When they went and put me in something called a Major Work Class in Grade 5 (in essence, for kids with abnormally high IQs), I was completely shocked. Up until that point, I had known all my siblings were smart, but assumed that I wasn't.

Pogo is stashed pretty far back in my mind, though I did find a nice Pogo for President sign during the horrors of the election. Then today I found a bonanza: a story called NO, which I'd never seen before, though I do remember hearing an odd recording of it which was an add-on to a CD re-release of Songs of the Pogo.




I first discovered some individual panels from NO on Google, but I never thought I'd find it all. Today it appeared on somebody's blog, all 28 pages of it, and the pages were all the same size! So I was quickly able to make one of my little gif slideshows out of it, which you see at the top. As far as copyright and all that, what the hell can you do? EVERYTHING is on Pinterest and other "shared "sites now, and it is impossible to find the provenance of anything. It can't be done. Everything on Facebook is shared. I am easily able to "embed" Facebook videos on my blog, because there is an "embed" setting that allows you to. . . embed. If they didn't WANT you to embed, why would it even be there?

Everything belongs to everyone. Is this Communism in action?

So anyway, I made a giffy thing with the whole story (at the top, did I say that?), though of course the problem is the speed of it. Like all of Kelly's stuff, it's very talky, and this increases as the story wears on. This is about as slow as these gifs go, so the large amount of text at the end might be tricky. But the thing goes around and repeats endlessly, and there are page numbers at the bottom which are a help. (Page numbers are heaven to me, as are indexes. Sometimes I wish fiction had indexes.)

Should I now make PicMix bling-pictures of these? Not sure how I'd do it, but who knows. If I can bling Hilda, maybe I can bling Pogo. 

ARCHAELOGICAL DIG DEPARTMENT: dig this! These are just a few images from the brown, crumbling Pogo book I still have on my bookshelf. It was published in 1951, three years before I was born. The first one is a scan of a "thing" that looks like a chunk of papyrus or mummy-wrapping. Was it ever rectangular? It's hard to believe. There is some serious mathematics going on here, whatever it means, and someone has written something that looks like Pagor in primitive cursive. 

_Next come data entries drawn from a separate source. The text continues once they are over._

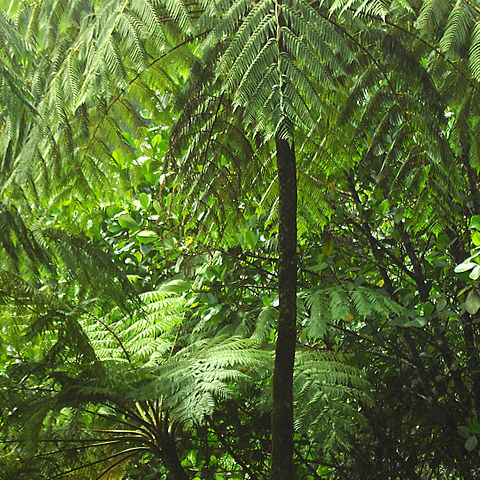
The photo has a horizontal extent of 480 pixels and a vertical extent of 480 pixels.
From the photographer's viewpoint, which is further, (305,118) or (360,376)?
(360,376)

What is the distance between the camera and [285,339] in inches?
55.1

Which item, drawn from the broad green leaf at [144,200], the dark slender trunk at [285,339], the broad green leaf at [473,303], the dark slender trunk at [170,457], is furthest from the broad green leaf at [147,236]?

For those who are not familiar with Kelly-esque 
linguistic arabesques, here's a sample page of it.



I had forgotten, if I ever knew, that "someone" coloured in some of these pages. The same thing happened to my lovely Wesley Dennis pen-and-ink drawings in my copy of Misty of Chincoteague. (Come to think of it, it wasn't even my copy. My brother Walt owned it and passed it down to Arthur, who passed it down to me. Nothing was mine when I was a kid: in every picture I can find, I am wearing boys' clothing that has been handed down twice.) The colouring is bad enough that this might be my handiwork. Howland Owl looks pretty scribbly. But then. . . isn't scribbling what it's all about? 

Incredibly, the first title I considered for this blog was Scribble Scribble. Then it was Margaret Gunning's House of Dreams: intentionally sappy and Barbie-ish, but I changed it when some bitch pronounced my blog "embarrassing". But that was after my piece about how nasty Lloyd Dykk was, which didn't go down well with people after he died.

I honestly think, to this day, that he would have found it entertaining.